YOUR TASK –
Each line that holds the string "annotated" counts once. Say how many such lines the entries have, giving the number only.

[Collected data]
=-=-=

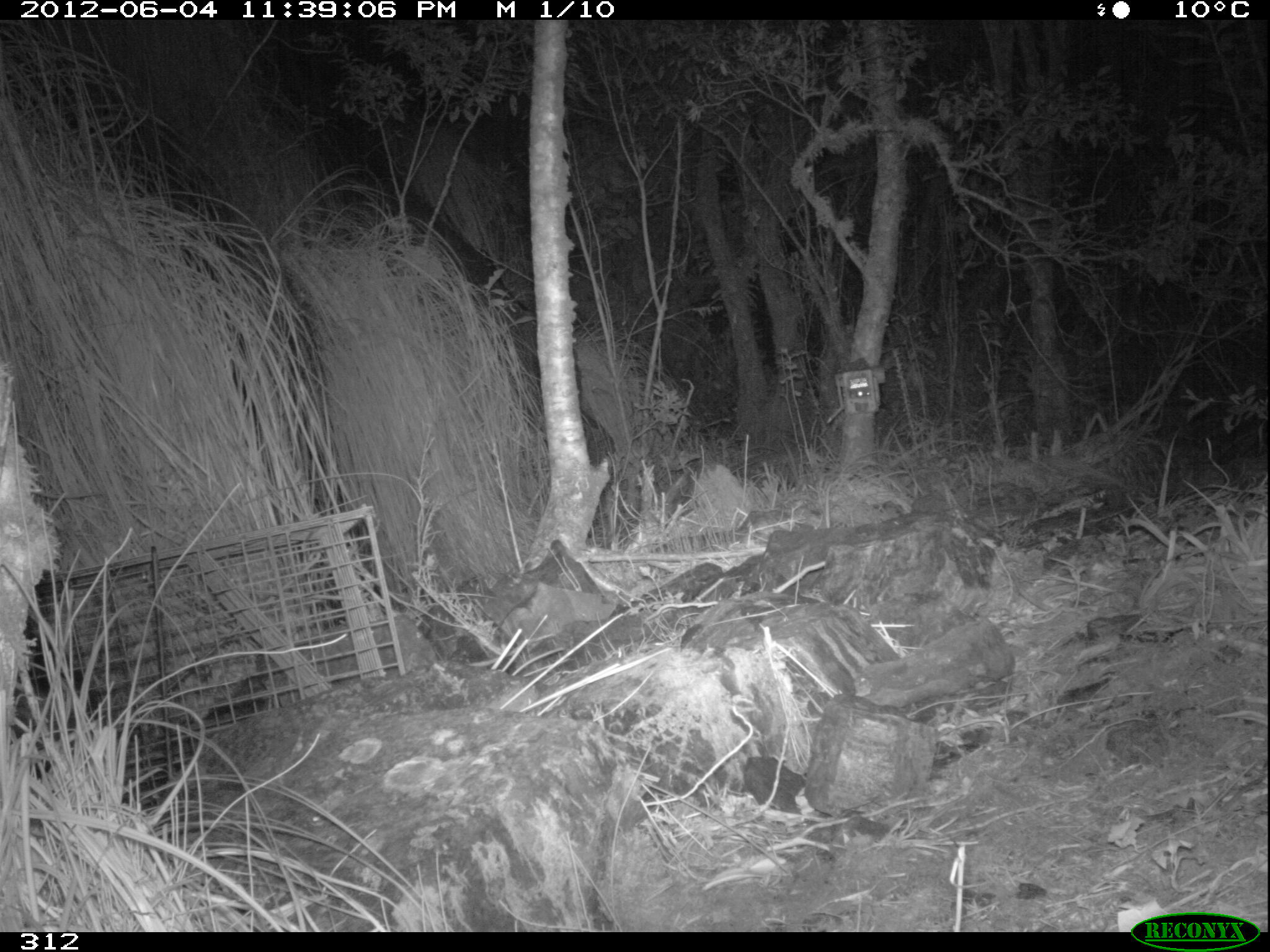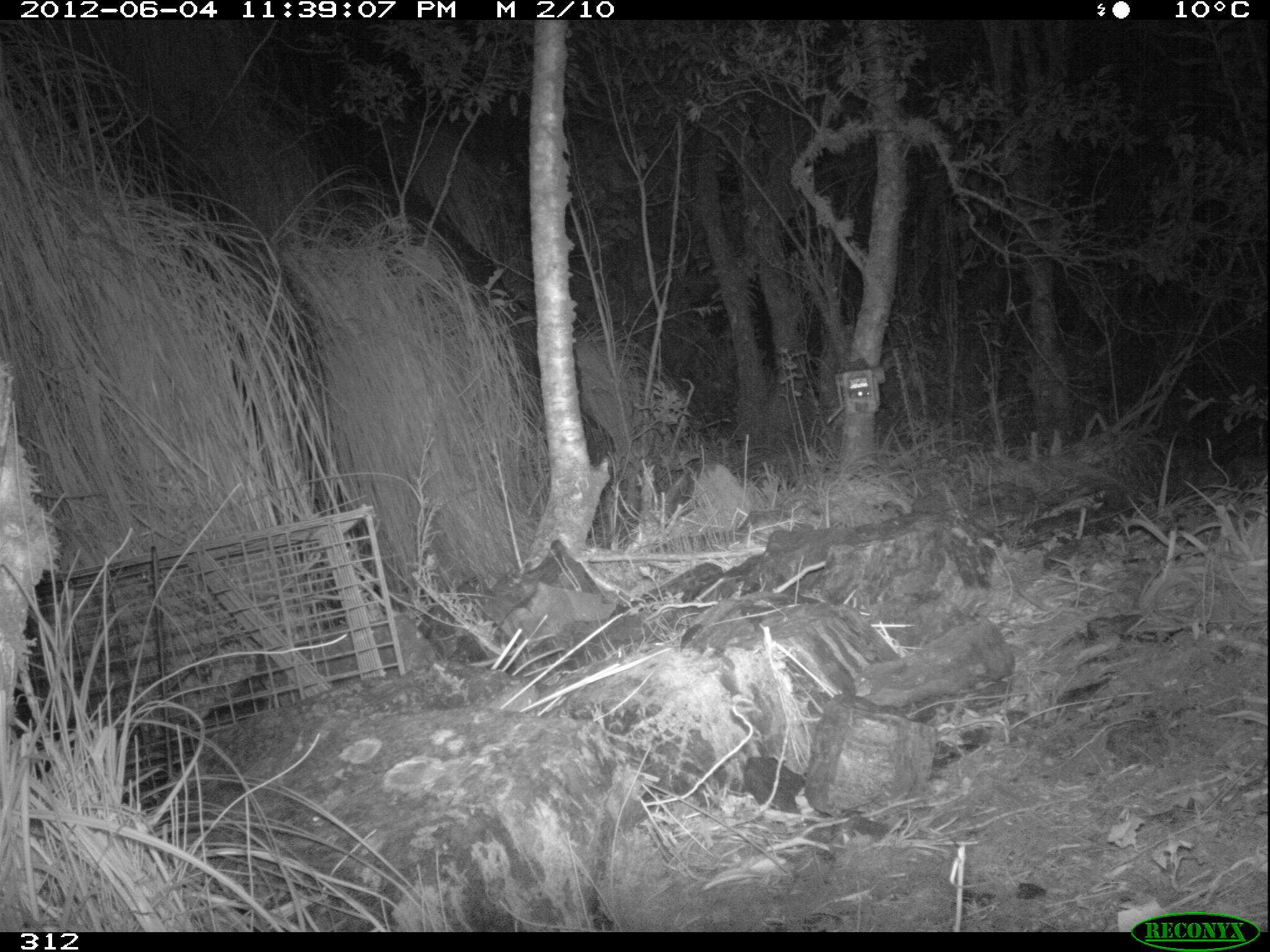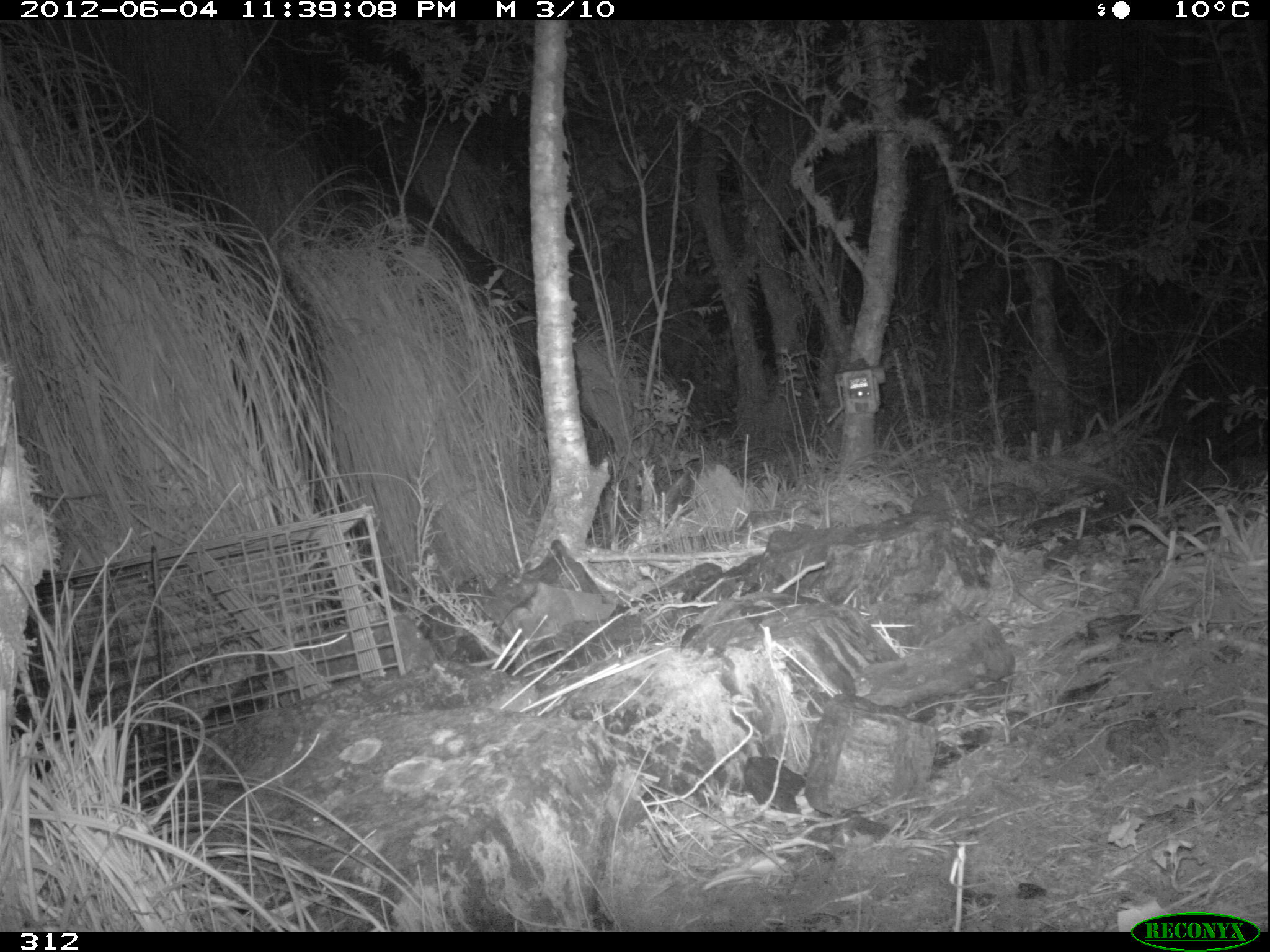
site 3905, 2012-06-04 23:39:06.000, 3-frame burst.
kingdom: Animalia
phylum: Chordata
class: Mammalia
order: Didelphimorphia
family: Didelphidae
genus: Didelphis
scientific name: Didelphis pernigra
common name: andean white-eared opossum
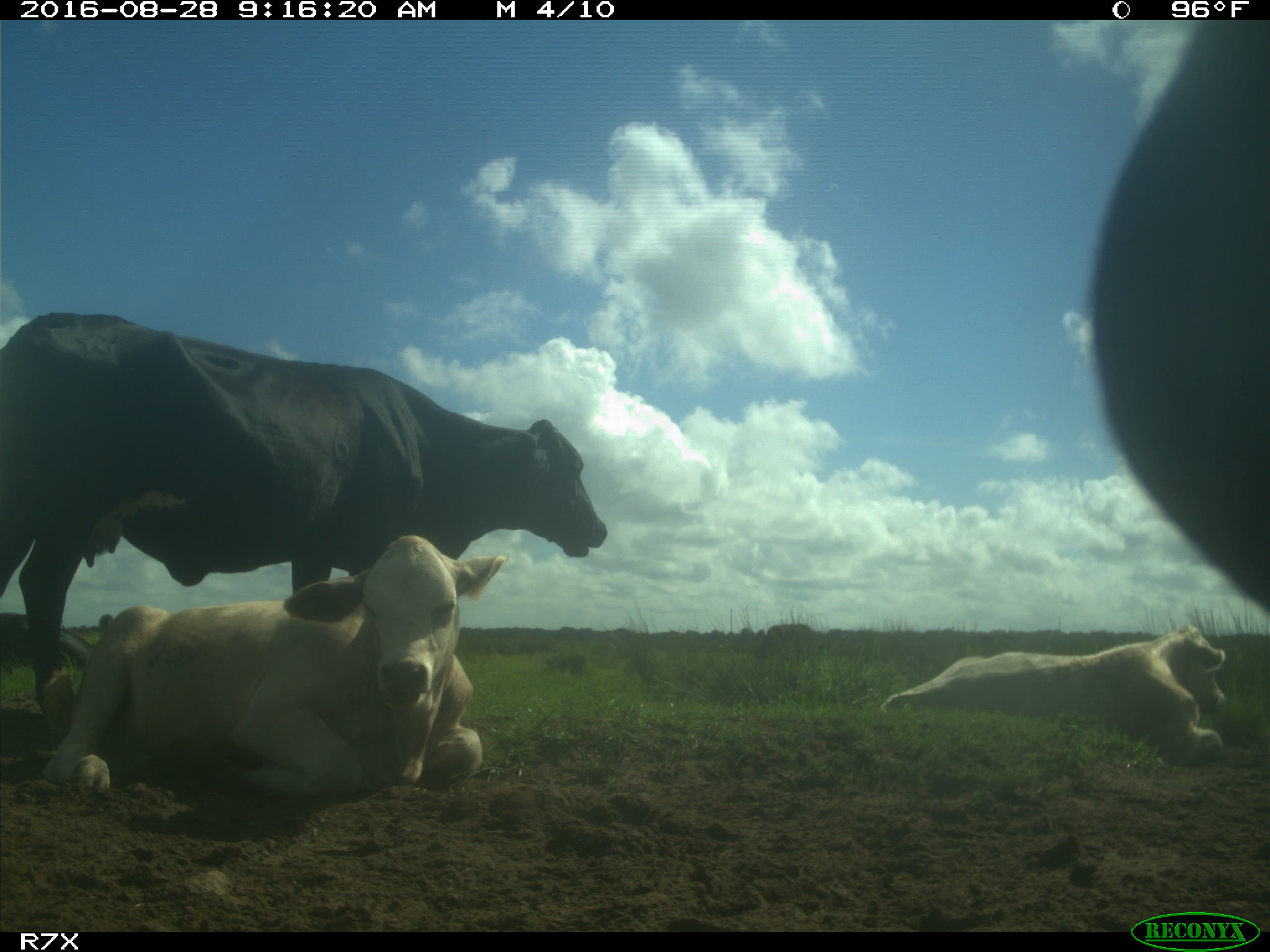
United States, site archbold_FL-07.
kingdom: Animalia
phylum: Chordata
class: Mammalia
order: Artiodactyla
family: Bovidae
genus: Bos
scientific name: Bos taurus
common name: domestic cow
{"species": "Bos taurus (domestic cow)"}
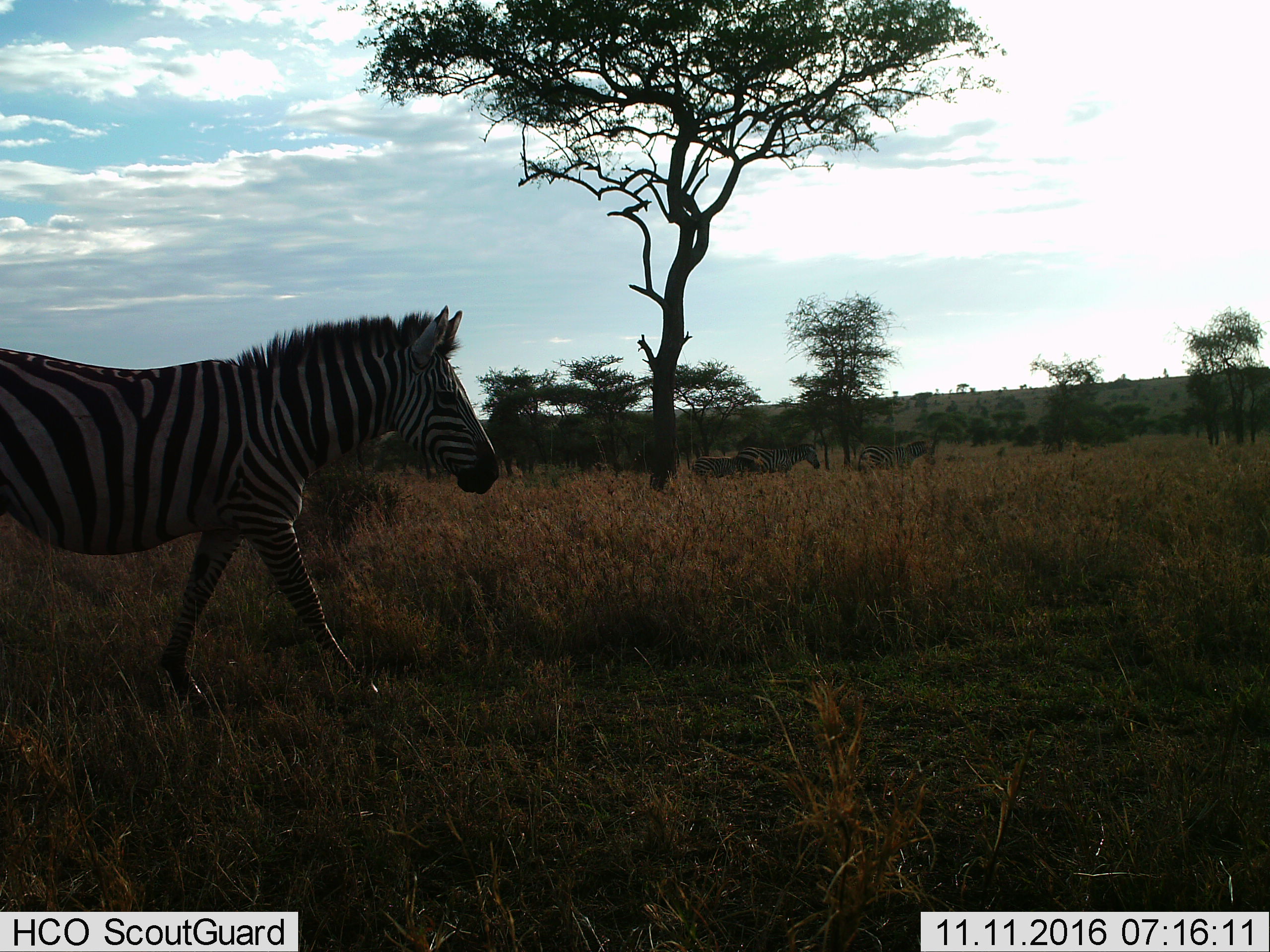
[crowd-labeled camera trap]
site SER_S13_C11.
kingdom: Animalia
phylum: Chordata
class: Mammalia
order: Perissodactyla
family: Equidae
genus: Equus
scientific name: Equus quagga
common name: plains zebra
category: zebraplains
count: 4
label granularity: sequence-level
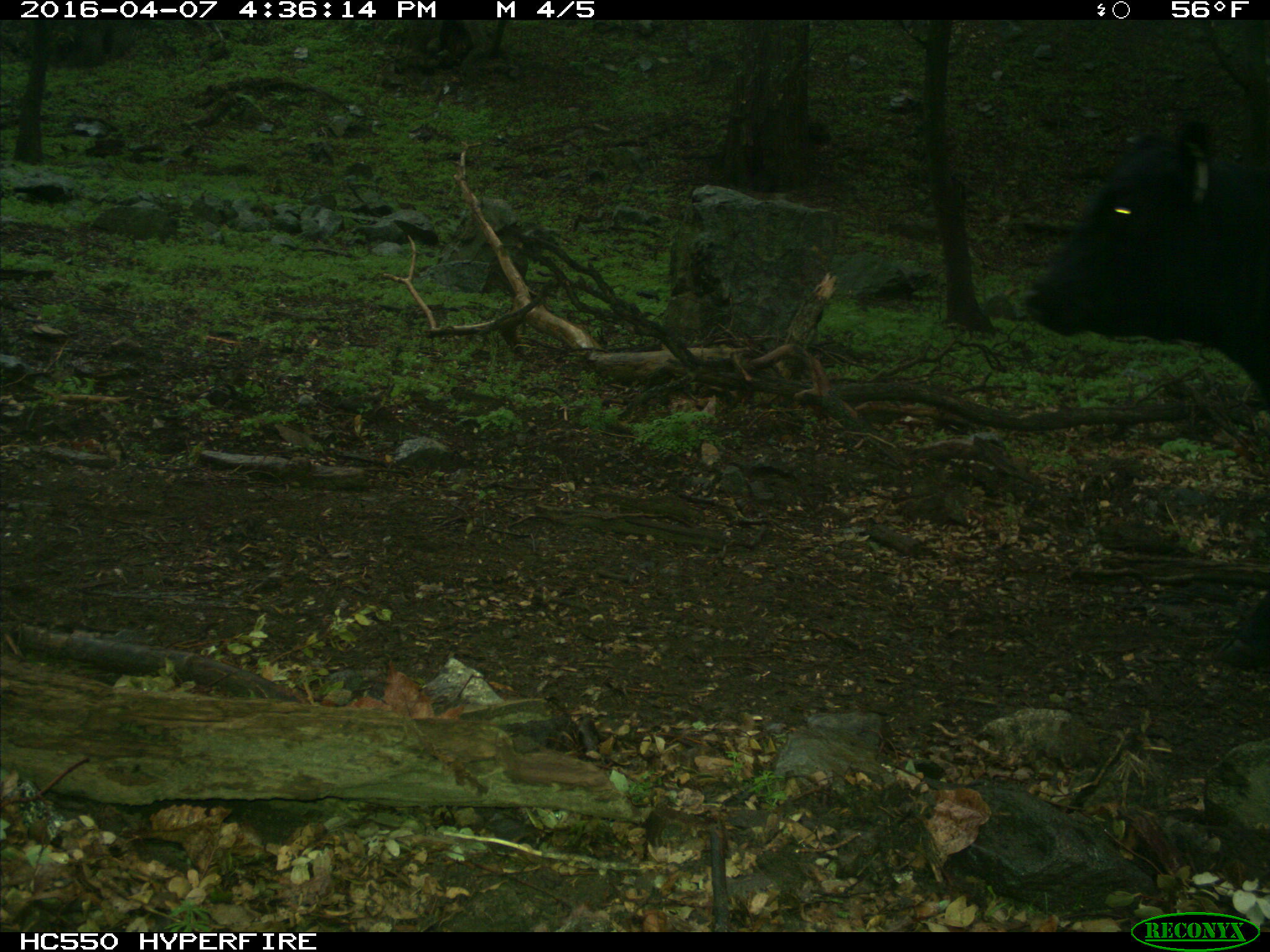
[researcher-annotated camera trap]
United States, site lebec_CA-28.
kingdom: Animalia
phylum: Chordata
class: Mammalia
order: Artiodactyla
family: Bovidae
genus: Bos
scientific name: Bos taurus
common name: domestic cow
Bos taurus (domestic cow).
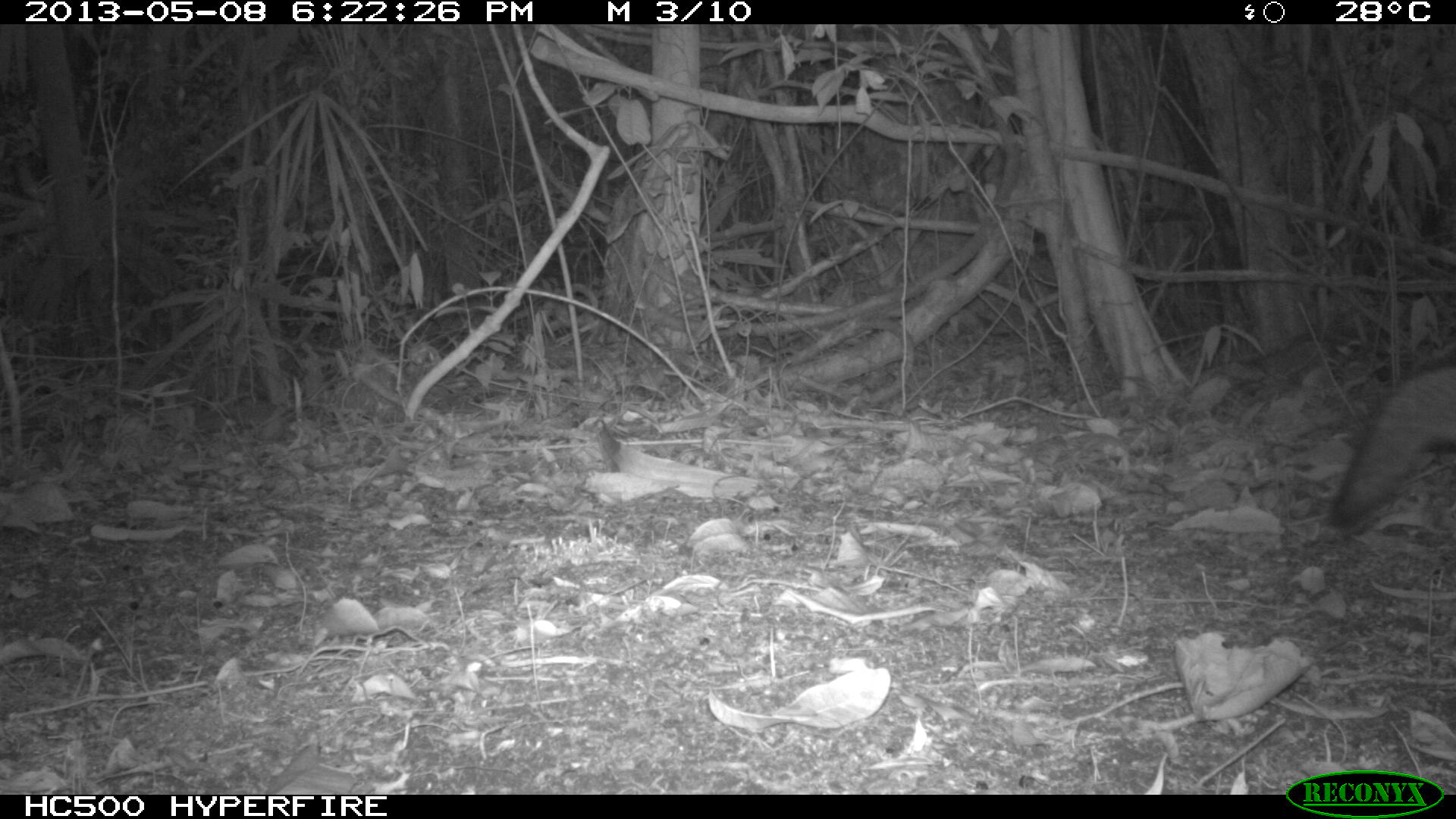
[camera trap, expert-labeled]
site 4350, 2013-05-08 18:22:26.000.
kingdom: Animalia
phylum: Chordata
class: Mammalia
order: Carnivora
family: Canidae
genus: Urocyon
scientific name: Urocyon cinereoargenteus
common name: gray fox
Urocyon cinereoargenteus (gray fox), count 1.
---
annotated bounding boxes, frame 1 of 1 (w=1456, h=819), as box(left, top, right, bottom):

=-=-=

SOLUTION –
2